PHILIP SAMBROOK: You only have to have a low trauma fracture. And although Chris says established osteoporosis by bone density, in fact the Government has not mandated a bone density. They reconsidered it last year and they agreed to leave it as a fracture, a low trauma fracture.

ALI MOORE: Professor Nordin, you say up to two thirds of people could potentially be using bisphosphonates when they don't in fact have osteoporosis.

CHRIS NORDIN: That is what's actually happening. Yes.

ALI MOORE: What do you think is the answer to that, if in fact you are right?

CHRIS NORDIN: Of course I'm right, I mean, the facts are perfectly clear. If you use fracture as your indication for bisphosphonates, then two thirds of those people, depending precisely how you define osteoporosis, if it's defined by the World Health Organisation standards, then between two thirds and three quarters of these people do not have osteoporosis.

You have got to understand it's like assuming that everybody with a stroke has got a high blood pressure. A lot of people with high blood pressure get strokes but not everybody with a stroke has high blood pressure.

ALI MOORE: But as Professor Sambrook just says, you're actually only treating 20 per cent of those with osteoporosis.

CHRIS NORDIN: That's a completely different argument, it had nothing to do with the situation at all. I'm talking about who is getting bisphosphonates at the moment.

PHILIP SAMBROOK: The Government has defined established osteoporosis as a low trauma fracture. They don't require a bone density test.

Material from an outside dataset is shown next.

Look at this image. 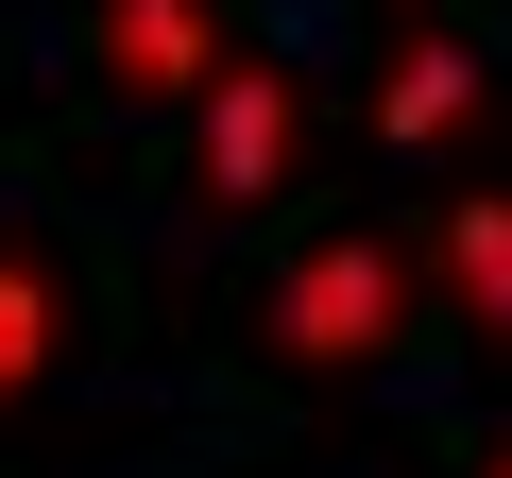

ALI MOORE: Let's agree, between the two of you, to agree to disagree, if you like on that issue of whether or not we're looking at over subscribing of this medication.

But I want to raise another question. Professor Nordin, do you think there is a viable alternative to bisphosphonates for those with osteoporosis, I suppose perhaps those with a low level osteoporosis versus those with a more severe case?

CHRIS NORDIN: Calcium is first of all the first line in prevention and there should be no question about that.

Whether people need bisphosphonates depends partly on what they've got. The spinal fracture cases - bisphosphonates are far more effective in treating spinal fractures and peripheral fractures and spinal fractures should be getting far more attention. That's the first thing.

The second thing is that the bisphosphonates do one very specific thing - they cut down the rate of bone break down by (inaudible). That is actually what they do.

ALI MOORE: I presume, Professor Sambrook, you would agree with that, that at a very low level you can start with calcium but you move on?

PHILIP SAMBROOK: I make sure all my patients have got adequate calcium and vitamin D. But we do know, if you look at the data, that the reduction in fractures is about 15 per cent with calcium, it's about 50 per cent with the bisphosphonates.

ALI MOORE: I would like to return to one of the issues that was in the initial story on the 7:30 Report, and that's the question of what information patients are given about warnings of potential risks.

Professor Nordin, do you believe there is sufficient evidence out there about what people should be taking into account before they take these therapies?

CHRIS NORDIN: Well I think the sensible thing to do for osteoporosis is to make sure that there's no dental problem, that the patient's not proposing to have a tooth transplant or tooth extraction in the near future.

But apart from that, the risk is so low that we mustn't get lost in frightening everybody about side effects.

You have got to understand there are many over the counter drugs such as Nurofen and even Aspirin, that carry more risk than the risk of bisphosphonates in ordinary osteoporosis.

And if we spend all our time explaining all the risks about every drug to every patient, the entire medical system would come to a grinding halt.

ALI MOORE: That said of course, every patient has the right to make their own decision. Professor Sambrook, do you believe that there is sufficient?

PHILIP SAMBROOK: I think the new information that the TJ is requiring is worthwhile. But the most important thing the patient must remember is that it a rare, it virtually only ever occurs after a tooth extraction, so they should let their dentist know if that is planned.

ALI MOORE: Gentlemen, thank you very much for joining us.